Opened 4 years ago

Closed 4 years ago

#26579 closed enhancement (fixed)

Fix ecl.pyx doctests with threaded ecl

Reported by: arojas Owned by:
Priority: major Milestone: sage-8.5
Component: distribution Keywords: packaging
Cc: fbissey, gh-timokau, saraedum Merged in:
Authors: Antonio Rojas Reviewers: François Bissey
Report Upstream: N/A Work issues:
Branch: 1f4794c (Commits, GitHub, GitLab) Commit:
Dependencies: Stopgaps:

Status badges

Description (last modified by arojas)

Make ecl.pyx tests pass when ecl is built with threads support. Fixes one test suite failure on Arch.

Change History (19)

comment:1 Changed 4 years ago by arojas

  • Branch set to u/arojas/fix_ecl_pyx_doctests_with_threaded_ecl

comment:2 Changed 4 years ago by arojas

  • Authors set to Antonio Rojas
  • Cc fbissey gh-timokau saraedum added
  • Commit set to 1f4794c68c0bbe1b9c33a074e006bbb88119d7a4
  • Component changed from PLEASE CHANGE to distribution
  • Description modified (diff)
  • Keywords packaging added
  • Status changed from new to needs_review
  • Type changed from PLEASE CHANGE to enhancement

New commits:

1f4794cFix doctest with thread-enabled ecl

comment:3 Changed 4 years ago by fbissey

  • Reviewers set to François Bissey
  • Status changed from needs_review to positive_review

Feels like something I have seen before. Anyway the fix in question is extremely minor and is at the level of a typo correction.
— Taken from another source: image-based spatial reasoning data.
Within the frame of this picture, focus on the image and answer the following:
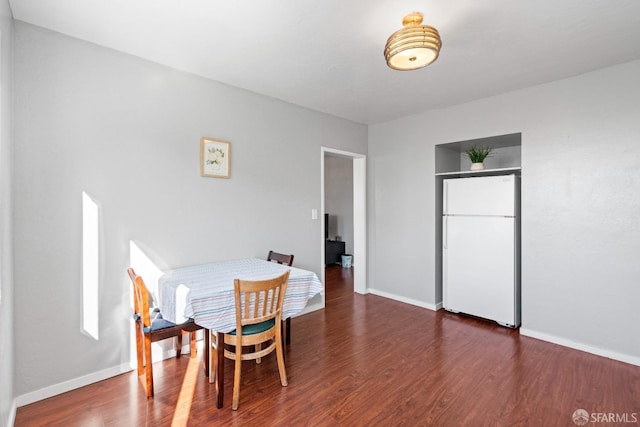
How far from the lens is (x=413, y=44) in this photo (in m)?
1.91

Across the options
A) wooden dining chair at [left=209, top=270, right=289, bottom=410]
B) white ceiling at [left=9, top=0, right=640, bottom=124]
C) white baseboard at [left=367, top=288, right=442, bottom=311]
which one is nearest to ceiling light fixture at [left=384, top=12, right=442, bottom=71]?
white ceiling at [left=9, top=0, right=640, bottom=124]

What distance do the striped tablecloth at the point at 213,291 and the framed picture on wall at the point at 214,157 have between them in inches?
35.3

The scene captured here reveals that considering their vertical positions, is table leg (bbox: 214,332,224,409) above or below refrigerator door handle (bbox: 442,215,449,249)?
below

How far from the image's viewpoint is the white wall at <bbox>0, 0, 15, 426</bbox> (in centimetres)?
167

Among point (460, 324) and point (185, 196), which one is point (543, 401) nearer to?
point (460, 324)

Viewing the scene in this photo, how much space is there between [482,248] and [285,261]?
89.4 inches

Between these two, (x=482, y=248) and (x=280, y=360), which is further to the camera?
(x=482, y=248)

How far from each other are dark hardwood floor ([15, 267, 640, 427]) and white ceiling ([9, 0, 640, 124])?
2.58m

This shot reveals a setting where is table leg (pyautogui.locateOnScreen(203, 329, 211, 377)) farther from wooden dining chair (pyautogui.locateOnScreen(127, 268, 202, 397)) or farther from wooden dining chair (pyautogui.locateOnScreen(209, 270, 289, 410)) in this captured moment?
wooden dining chair (pyautogui.locateOnScreen(209, 270, 289, 410))

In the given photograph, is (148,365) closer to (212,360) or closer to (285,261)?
(212,360)

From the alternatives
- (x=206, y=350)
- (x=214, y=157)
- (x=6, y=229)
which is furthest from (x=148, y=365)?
(x=214, y=157)

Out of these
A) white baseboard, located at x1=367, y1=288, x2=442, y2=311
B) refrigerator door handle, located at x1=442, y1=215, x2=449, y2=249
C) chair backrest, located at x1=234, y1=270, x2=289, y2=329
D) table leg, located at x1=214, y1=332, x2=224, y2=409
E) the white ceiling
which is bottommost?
white baseboard, located at x1=367, y1=288, x2=442, y2=311

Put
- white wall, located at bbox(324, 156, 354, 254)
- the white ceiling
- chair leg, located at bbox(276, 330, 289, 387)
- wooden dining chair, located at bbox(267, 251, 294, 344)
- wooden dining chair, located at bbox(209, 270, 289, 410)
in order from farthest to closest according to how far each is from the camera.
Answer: white wall, located at bbox(324, 156, 354, 254) < wooden dining chair, located at bbox(267, 251, 294, 344) < chair leg, located at bbox(276, 330, 289, 387) < wooden dining chair, located at bbox(209, 270, 289, 410) < the white ceiling

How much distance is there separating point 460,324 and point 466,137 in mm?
2191
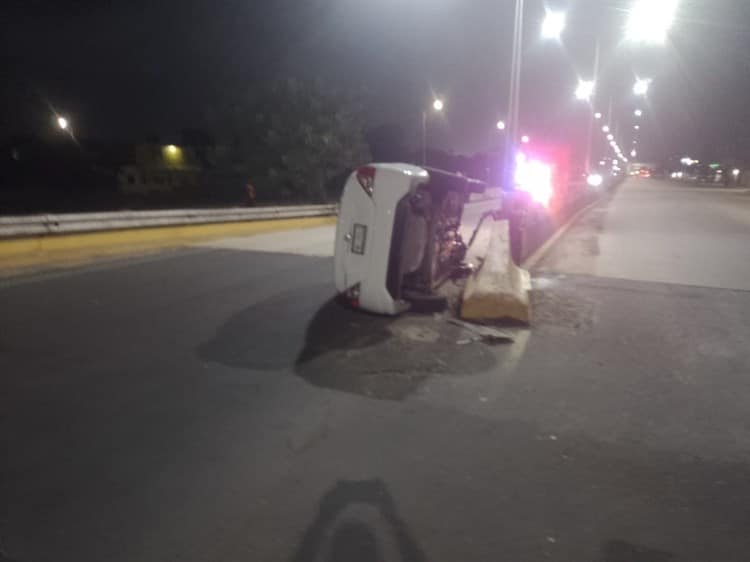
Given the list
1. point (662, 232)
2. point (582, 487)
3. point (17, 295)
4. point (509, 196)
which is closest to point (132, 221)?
point (17, 295)

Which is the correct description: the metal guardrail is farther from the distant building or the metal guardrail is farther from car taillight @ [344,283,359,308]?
the distant building

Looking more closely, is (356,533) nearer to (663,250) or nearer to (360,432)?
(360,432)

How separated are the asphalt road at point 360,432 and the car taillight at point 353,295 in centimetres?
32

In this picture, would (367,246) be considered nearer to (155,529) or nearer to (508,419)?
(508,419)

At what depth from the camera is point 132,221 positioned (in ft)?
46.6

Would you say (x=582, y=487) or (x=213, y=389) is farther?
(x=213, y=389)

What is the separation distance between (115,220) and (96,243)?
1.06 meters

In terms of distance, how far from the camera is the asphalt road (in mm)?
3422

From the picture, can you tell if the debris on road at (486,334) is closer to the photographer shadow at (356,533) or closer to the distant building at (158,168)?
the photographer shadow at (356,533)

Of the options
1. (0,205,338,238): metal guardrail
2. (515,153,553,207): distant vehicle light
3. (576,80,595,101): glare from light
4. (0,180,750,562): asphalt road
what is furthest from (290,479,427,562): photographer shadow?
(576,80,595,101): glare from light

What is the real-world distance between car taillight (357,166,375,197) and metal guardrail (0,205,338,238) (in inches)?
291

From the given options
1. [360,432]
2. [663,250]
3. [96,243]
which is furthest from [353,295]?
[663,250]

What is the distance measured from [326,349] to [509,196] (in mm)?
7927

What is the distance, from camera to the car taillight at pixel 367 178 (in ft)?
23.6
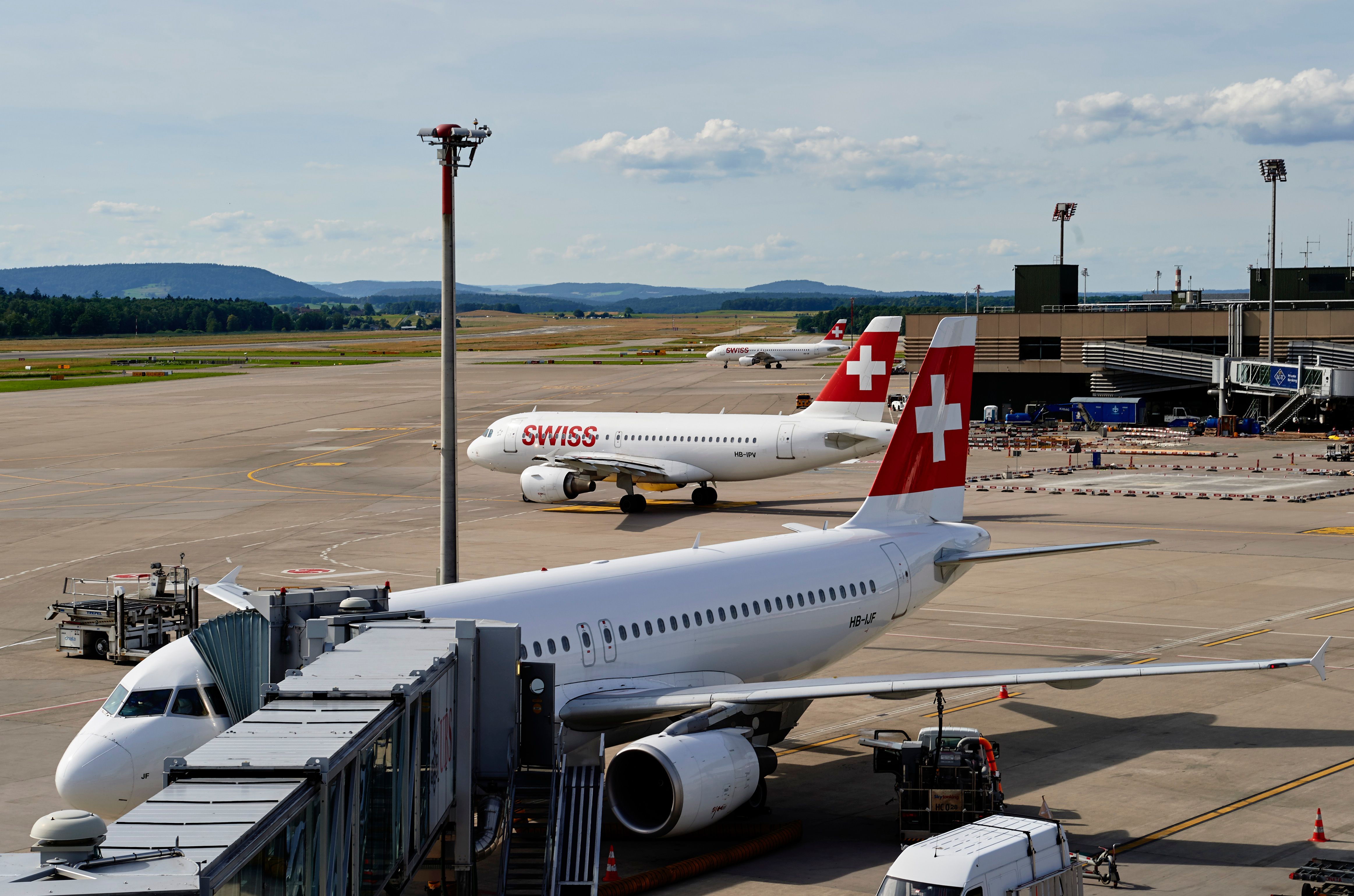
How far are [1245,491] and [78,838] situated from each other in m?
67.3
comment:4 follow-up: Changed 4 years ago by nbruin

  • Status changed from positive_review to needs_info

At least a while ago, running ecllib in sage with thread support was rather fundamentally not possible: when threads are enabled, ecl will have a separate thread for signal handling (and garbage collection). Furthermore, it will use some very strange signals for syncing processes around garbage collection.

Sage will swap signal handlers when entering/exiting ecllib. That's fundamentally incompatible with a multi-threaded approach.

I think before changing the doctest to just pass, I think you should submit some evidence that these problems do not arise anymore. We could even extend the doctests to more properly test if garbage collection in ecl acts nicely with multithreading in sage now (I have trouble imagining how it could).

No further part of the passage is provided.